Stored data entries ::

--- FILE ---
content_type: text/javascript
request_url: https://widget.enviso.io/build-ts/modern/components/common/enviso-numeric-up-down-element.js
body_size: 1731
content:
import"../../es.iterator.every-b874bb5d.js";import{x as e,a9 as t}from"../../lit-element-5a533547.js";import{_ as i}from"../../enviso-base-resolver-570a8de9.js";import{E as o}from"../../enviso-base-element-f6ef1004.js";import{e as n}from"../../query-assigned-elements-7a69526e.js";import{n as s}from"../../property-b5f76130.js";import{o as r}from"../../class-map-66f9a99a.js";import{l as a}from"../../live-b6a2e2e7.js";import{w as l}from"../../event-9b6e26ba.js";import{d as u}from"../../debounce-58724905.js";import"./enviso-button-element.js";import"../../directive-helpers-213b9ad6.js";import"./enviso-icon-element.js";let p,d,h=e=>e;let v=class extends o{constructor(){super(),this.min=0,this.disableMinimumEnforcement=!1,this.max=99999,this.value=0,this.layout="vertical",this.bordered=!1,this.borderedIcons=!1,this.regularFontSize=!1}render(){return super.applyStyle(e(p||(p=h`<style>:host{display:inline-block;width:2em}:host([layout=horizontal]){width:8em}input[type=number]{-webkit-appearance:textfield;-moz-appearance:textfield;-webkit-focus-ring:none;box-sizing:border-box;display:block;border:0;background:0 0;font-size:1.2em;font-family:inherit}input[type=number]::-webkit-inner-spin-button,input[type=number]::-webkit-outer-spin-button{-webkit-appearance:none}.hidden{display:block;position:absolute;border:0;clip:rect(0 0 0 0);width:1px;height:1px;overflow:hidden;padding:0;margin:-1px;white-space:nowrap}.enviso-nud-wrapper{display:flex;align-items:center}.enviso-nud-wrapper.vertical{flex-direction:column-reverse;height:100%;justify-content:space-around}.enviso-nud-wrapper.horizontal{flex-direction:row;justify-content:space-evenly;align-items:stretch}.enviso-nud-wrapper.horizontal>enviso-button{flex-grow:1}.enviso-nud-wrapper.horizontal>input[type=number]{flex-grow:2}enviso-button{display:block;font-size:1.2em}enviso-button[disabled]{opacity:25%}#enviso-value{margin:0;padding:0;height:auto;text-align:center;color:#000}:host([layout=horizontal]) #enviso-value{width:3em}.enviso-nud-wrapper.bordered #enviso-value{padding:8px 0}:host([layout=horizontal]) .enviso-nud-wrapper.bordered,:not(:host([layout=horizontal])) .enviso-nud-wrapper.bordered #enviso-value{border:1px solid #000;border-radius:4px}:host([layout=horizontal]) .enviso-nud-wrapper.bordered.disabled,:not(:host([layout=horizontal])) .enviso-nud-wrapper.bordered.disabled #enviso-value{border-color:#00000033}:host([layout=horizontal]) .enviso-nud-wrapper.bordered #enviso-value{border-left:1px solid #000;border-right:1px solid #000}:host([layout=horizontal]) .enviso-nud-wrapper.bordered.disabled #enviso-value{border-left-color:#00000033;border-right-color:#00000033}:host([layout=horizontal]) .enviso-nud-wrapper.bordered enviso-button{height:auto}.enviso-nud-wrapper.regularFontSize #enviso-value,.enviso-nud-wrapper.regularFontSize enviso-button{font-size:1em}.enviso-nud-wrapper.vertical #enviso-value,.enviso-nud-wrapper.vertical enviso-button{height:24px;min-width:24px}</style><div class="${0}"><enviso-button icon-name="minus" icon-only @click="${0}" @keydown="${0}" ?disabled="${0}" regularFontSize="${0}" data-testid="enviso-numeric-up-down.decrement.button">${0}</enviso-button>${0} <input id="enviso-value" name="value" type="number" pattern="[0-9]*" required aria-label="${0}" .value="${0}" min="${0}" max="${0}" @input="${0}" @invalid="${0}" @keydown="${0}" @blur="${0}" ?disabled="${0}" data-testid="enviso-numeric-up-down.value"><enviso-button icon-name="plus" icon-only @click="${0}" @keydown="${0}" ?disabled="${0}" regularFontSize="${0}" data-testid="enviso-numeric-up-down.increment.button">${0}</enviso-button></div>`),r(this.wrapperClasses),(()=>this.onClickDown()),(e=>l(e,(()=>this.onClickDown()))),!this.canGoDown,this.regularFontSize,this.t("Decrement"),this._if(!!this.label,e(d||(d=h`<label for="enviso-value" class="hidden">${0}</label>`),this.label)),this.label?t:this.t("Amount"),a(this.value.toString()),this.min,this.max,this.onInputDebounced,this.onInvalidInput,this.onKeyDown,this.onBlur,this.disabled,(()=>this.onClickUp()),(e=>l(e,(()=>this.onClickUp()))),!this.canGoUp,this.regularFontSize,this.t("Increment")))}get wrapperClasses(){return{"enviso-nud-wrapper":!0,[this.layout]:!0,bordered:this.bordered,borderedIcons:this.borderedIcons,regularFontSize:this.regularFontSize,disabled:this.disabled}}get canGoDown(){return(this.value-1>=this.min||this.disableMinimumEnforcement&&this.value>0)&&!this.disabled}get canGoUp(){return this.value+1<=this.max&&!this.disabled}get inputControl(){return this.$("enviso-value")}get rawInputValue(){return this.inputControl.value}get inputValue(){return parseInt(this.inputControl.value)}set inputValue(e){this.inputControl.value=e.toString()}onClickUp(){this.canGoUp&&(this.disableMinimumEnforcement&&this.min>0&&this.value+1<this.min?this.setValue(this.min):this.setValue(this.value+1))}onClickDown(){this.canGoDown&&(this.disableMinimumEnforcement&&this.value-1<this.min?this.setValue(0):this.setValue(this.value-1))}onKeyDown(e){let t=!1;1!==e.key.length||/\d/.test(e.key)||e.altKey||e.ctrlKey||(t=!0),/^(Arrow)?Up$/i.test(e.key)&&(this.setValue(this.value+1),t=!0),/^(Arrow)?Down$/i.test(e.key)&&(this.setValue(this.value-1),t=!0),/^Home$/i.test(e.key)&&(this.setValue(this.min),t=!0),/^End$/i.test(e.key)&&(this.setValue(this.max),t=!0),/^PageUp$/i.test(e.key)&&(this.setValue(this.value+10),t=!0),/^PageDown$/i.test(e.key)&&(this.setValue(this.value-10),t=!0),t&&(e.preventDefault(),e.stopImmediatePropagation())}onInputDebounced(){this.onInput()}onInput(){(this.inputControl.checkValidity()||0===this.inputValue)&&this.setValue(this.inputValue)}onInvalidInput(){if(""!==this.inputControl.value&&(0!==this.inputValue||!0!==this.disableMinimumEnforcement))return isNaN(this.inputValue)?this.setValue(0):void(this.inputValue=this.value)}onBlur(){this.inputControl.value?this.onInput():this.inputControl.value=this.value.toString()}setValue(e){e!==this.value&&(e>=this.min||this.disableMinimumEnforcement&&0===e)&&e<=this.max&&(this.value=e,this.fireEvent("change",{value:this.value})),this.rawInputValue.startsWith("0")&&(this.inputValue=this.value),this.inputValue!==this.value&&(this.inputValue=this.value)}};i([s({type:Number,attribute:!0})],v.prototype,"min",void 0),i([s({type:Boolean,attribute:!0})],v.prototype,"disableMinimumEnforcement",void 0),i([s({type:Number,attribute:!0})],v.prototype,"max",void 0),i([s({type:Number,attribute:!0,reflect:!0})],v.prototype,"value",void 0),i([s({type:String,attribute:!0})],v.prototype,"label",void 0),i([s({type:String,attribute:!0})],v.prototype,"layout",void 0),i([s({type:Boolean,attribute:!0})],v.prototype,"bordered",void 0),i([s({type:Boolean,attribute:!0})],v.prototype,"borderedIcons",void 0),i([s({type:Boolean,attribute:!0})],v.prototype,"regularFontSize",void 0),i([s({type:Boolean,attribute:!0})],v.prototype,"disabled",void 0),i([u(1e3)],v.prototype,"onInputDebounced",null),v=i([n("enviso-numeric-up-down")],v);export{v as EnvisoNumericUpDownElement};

YOUR INSTRUCTIONS :: The complete data above is to be written out again as it stands.

WRITTEN ANSWER ::
--- FILE ---
content_type: text/javascript
request_url: https://widget.enviso.io/build-ts/modern/components/common/enviso-numeric-up-down-element.js
body_size: 1731
content:
import"../../es.iterator.every-b874bb5d.js";import{x as e,a9 as t}from"../../lit-element-5a533547.js";import{_ as i}from"../../enviso-base-resolver-570a8de9.js";import{E as o}from"../../enviso-base-element-f6ef1004.js";import{e as n}from"../../query-assigned-elements-7a69526e.js";import{n as s}from"../../property-b5f76130.js";import{o as r}from"../../class-map-66f9a99a.js";import{l as a}from"../../live-b6a2e2e7.js";import{w as l}from"../../event-9b6e26ba.js";import{d as u}from"../../debounce-58724905.js";import"./enviso-button-element.js";import"../../directive-helpers-213b9ad6.js";import"./enviso-icon-element.js";let p,d,h=e=>e;let v=class extends o{constructor(){super(),this.min=0,this.disableMinimumEnforcement=!1,this.max=99999,this.value=0,this.layout="vertical",this.bordered=!1,this.borderedIcons=!1,this.regularFontSize=!1}render(){return super.applyStyle(e(p||(p=h`<style>:host{display:inline-block;width:2em}:host([layout=horizontal]){width:8em}input[type=number]{-webkit-appearance:textfield;-moz-appearance:textfield;-webkit-focus-ring:none;box-sizing:border-box;display:block;border:0;background:0 0;font-size:1.2em;font-family:inherit}input[type=number]::-webkit-inner-spin-button,input[type=number]::-webkit-outer-spin-button{-webkit-appearance:none}.hidden{display:block;position:absolute;border:0;clip:rect(0 0 0 0);width:1px;height:1px;overflow:hidden;padding:0;margin:-1px;white-space:nowrap}.enviso-nud-wrapper{display:flex;align-items:center}.enviso-nud-wrapper.vertical{flex-direction:column-reverse;height:100%;justify-content:space-around}.enviso-nud-wrapper.horizontal{flex-direction:row;justify-content:space-evenly;align-items:stretch}.enviso-nud-wrapper.horizontal>enviso-button{flex-grow:1}.enviso-nud-wrapper.horizontal>input[type=number]{flex-grow:2}enviso-button{display:block;font-size:1.2em}enviso-button[disabled]{opacity:25%}#enviso-value{margin:0;padding:0;height:auto;text-align:center;color:#000}:host([layout=horizontal]) #enviso-value{width:3em}.enviso-nud-wrapper.bordered #enviso-value{padding:8px 0}:host([layout=horizontal]) .enviso-nud-wrapper.bordered,:not(:host([layout=horizontal])) .enviso-nud-wrapper.bordered #enviso-value{border:1px solid #000;border-radius:4px}:host([layout=horizontal]) .enviso-nud-wrapper.bordered.disabled,:not(:host([layout=horizontal])) .enviso-nud-wrapper.bordered.disabled #enviso-value{border-color:#00000033}:host([layout=horizontal]) .enviso-nud-wrapper.bordered #enviso-value{border-left:1px solid #000;border-right:1px solid #000}:host([layout=horizontal]) .enviso-nud-wrapper.bordered.disabled #enviso-value{border-left-color:#00000033;border-right-color:#00000033}:host([layout=horizontal]) .enviso-nud-wrapper.bordered enviso-button{height:auto}.enviso-nud-wrapper.regularFontSize #enviso-value,.enviso-nud-wrapper.regularFontSize enviso-button{font-size:1em}.enviso-nud-wrapper.vertical #enviso-value,.enviso-nud-wrapper.vertical enviso-button{height:24px;min-width:24px}</style><div class="${0}"><enviso-button icon-name="minus" icon-only @click="${0}" @keydown="${0}" ?disabled="${0}" regularFontSize="${0}" data-testid="enviso-numeric-up-down.decrement.button">${0}</enviso-button>${0} <input id="enviso-value" name="value" type="number" pattern="[0-9]*" required aria-label="${0}" .value="${0}" min="${0}" max="${0}" @input="${0}" @invalid="${0}" @keydown="${0}" @blur="${0}" ?disabled="${0}" data-testid="enviso-numeric-up-down.value"><enviso-button icon-name="plus" icon-only @click="${0}" @keydown="${0}" ?disabled="${0}" regularFontSize="${0}" data-testid="enviso-numeric-up-down.increment.button">${0}</enviso-button></div>`),r(this.wrapperClasses),(()=>this.onClickDown()),(e=>l(e,(()=>this.onClickDown()))),!this.canGoDown,this.regularFontSize,this.t("Decrement"),this._if(!!this.label,e(d||(d=h`<label for="enviso-value" class="hidden">${0}</label>`),this.label)),this.label?t:this.t("Amount"),a(this.value.toString()),this.min,this.max,this.onInputDebounced,this.onInvalidInput,this.onKeyDown,this.onBlur,this.disabled,(()=>this.onClickUp()),(e=>l(e,(()=>this.onClickUp()))),!this.canGoUp,this.regularFontSize,this.t("Increment")))}get wrapperClasses(){return{"enviso-nud-wrapper":!0,[this.layout]:!0,bordered:this.bordered,borderedIcons:this.borderedIcons,regularFontSize:this.regularFontSize,disabled:this.disabled}}get canGoDown(){return(this.value-1>=this.min||this.disableMinimumEnforcement&&this.value>0)&&!this.disabled}get canGoUp(){return this.value+1<=this.max&&!this.disabled}get inputControl(){return this.$("enviso-value")}get rawInputValue(){return this.inputControl.value}get inputValue(){return parseInt(this.inputControl.value)}set inputValue(e){this.inputControl.value=e.toString()}onClickUp(){this.canGoUp&&(this.disableMinimumEnforcement&&this.min>0&&this.value+1<this.min?this.setValue(this.min):this.setValue(this.value+1))}onClickDown(){this.canGoDown&&(this.disableMinimumEnforcement&&this.value-1<this.min?this.setValue(0):this.setValue(this.value-1))}onKeyDown(e){let t=!1;1!==e.key.length||/\d/.test(e.key)||e.altKey||e.ctrlKey||(t=!0),/^(Arrow)?Up$/i.test(e.key)&&(this.setValue(this.value+1),t=!0),/^(Arrow)?Down$/i.test(e.key)&&(this.setValue(this.value-1),t=!0),/^Home$/i.test(e.key)&&(this.setValue(this.min),t=!0),/^End$/i.test(e.key)&&(this.setValue(this.max),t=!0),/^PageUp$/i.test(e.key)&&(this.setValue(this.value+10),t=!0),/^PageDown$/i.test(e.key)&&(this.setValue(this.value-10),t=!0),t&&(e.preventDefault(),e.stopImmediatePropagation())}onInputDebounced(){this.onInput()}onInput(){(this.inputControl.checkValidity()||0===this.inputValue)&&this.setValue(this.inputValue)}onInvalidInput(){if(""!==this.inputControl.value&&(0!==this.inputValue||!0!==this.disableMinimumEnforcement))return isNaN(this.inputValue)?this.setValue(0):void(this.inputValue=this.value)}onBlur(){this.inputControl.value?this.onInput():this.inputControl.value=this.value.toString()}setValue(e){e!==this.value&&(e>=this.min||this.disableMinimumEnforcement&&0===e)&&e<=this.max&&(this.value=e,this.fireEvent("change",{value:this.value})),this.rawInputValue.startsWith("0")&&(this.inputValue=this.value),this.inputValue!==this.value&&(this.inputValue=this.value)}};i([s({type:Number,attribute:!0})],v.prototype,"min",void 0),i([s({type:Boolean,attribute:!0})],v.prototype,"disableMinimumEnforcement",void 0),i([s({type:Number,attribute:!0})],v.prototype,"max",void 0),i([s({type:Number,attribute:!0,reflect:!0})],v.prototype,"value",void 0),i([s({type:String,attribute:!0})],v.prototype,"label",void 0),i([s({type:String,attribute:!0})],v.prototype,"layout",void 0),i([s({type:Boolean,attribute:!0})],v.prototype,"bordered",void 0),i([s({type:Boolean,attribute:!0})],v.prototype,"borderedIcons",void 0),i([s({type:Boolean,attribute:!0})],v.prototype,"regularFontSize",void 0),i([s({type:Boolean,attribute:!0})],v.prototype,"disabled",void 0),i([u(1e3)],v.prototype,"onInputDebounced",null),v=i([n("enviso-numeric-up-down")],v);export{v as EnvisoNumericUpDownElement};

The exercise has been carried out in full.